- **AIM OF THE EXERCISE**:
Match the word "Email". Return each line of the data below where it appears.

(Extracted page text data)
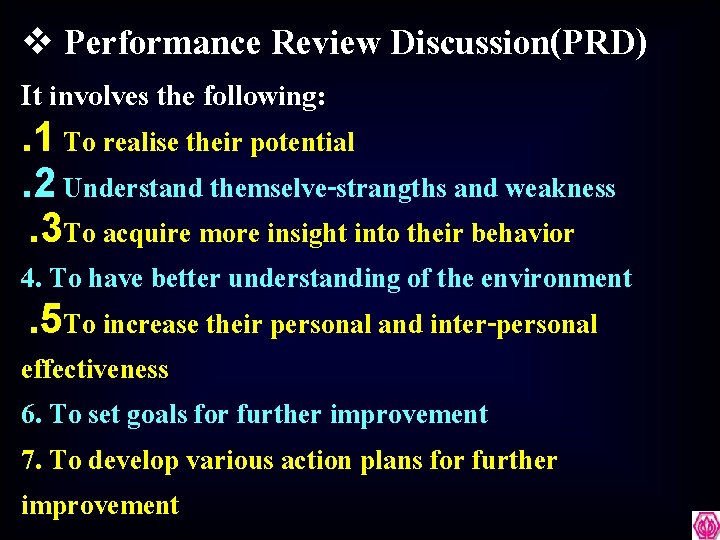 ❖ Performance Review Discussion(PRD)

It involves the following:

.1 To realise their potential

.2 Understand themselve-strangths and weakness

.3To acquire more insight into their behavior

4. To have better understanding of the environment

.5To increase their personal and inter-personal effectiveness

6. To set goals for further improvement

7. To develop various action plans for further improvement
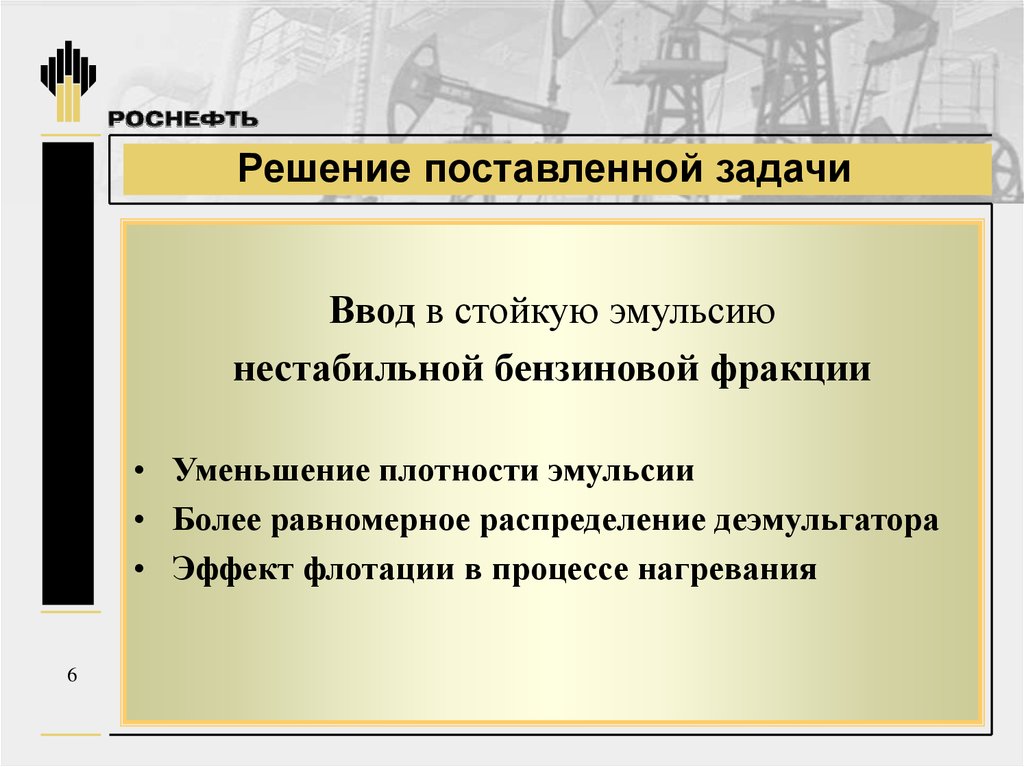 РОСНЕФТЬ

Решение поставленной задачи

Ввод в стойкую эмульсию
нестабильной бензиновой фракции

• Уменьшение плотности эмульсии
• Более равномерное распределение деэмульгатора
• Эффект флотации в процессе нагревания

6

---

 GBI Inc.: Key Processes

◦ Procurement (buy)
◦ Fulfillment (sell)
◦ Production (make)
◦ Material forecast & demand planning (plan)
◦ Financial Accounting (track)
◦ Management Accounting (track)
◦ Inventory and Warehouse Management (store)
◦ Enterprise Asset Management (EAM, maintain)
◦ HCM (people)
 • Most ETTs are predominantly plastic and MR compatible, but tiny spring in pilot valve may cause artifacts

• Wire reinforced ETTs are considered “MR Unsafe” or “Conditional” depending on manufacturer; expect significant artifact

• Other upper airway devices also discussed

==

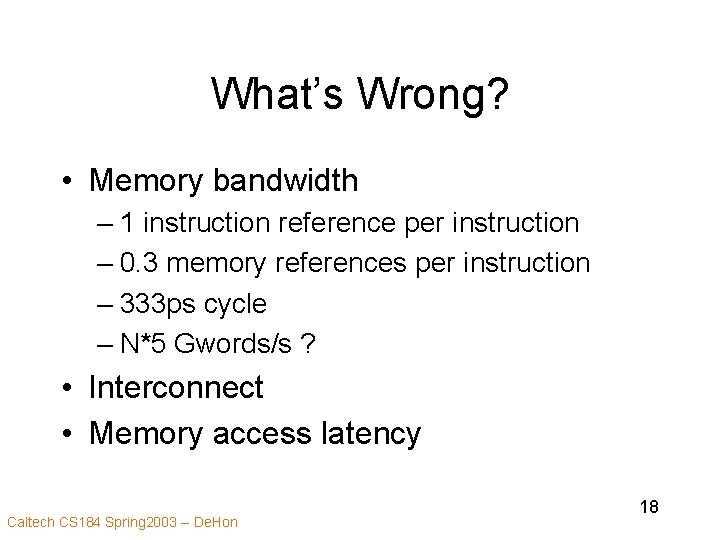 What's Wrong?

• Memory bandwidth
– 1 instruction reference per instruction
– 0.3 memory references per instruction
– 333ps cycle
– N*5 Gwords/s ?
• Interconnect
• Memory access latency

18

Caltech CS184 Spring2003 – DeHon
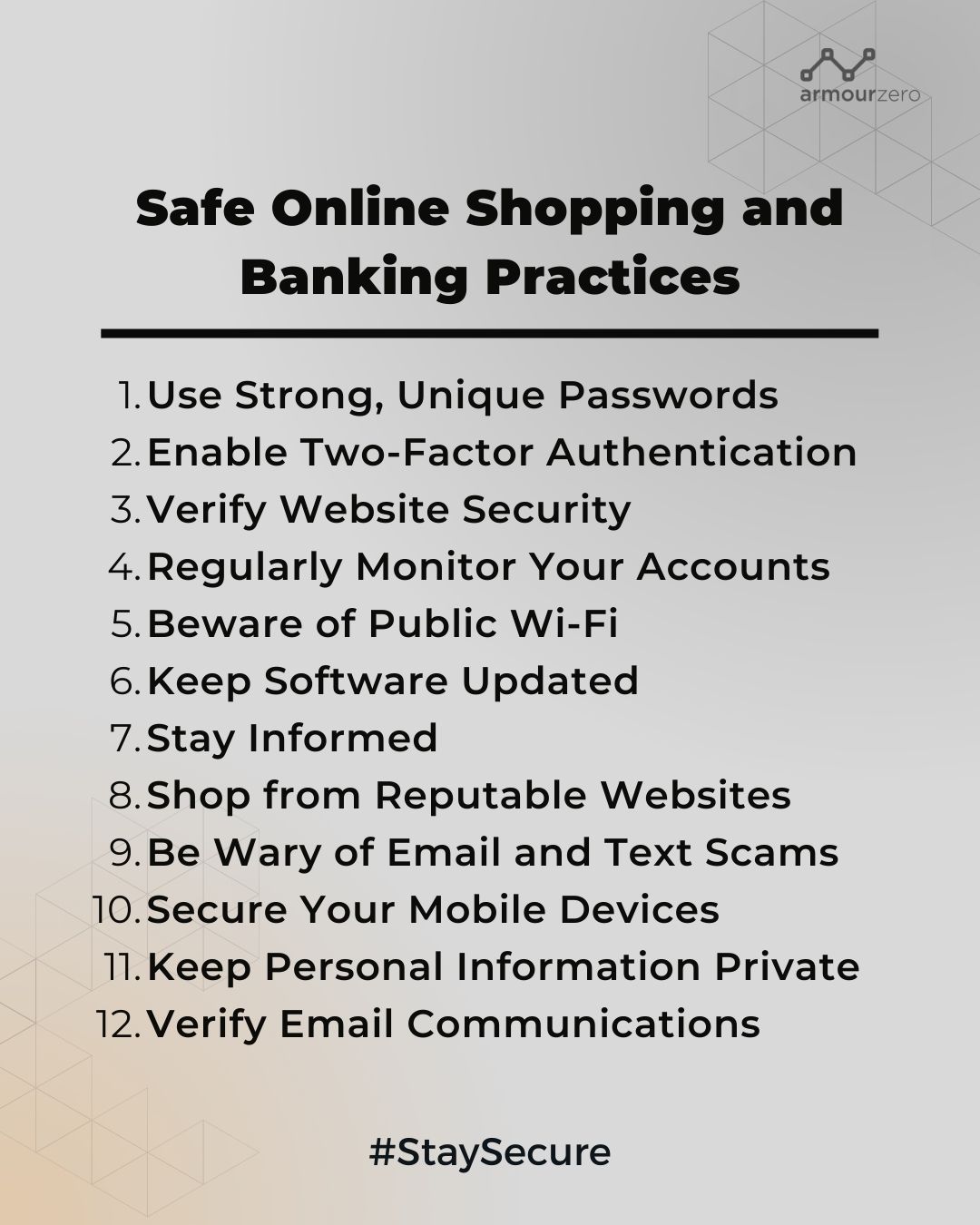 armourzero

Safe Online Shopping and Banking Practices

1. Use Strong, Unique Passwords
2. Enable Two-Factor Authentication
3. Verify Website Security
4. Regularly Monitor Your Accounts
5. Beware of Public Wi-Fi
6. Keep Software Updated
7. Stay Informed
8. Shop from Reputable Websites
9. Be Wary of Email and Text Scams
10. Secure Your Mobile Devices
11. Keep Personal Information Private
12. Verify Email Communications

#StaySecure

- **RESPONSE TO THE EXERCISE**:
9. Be Wary of Email and Text Scams
12. Verify Email Communications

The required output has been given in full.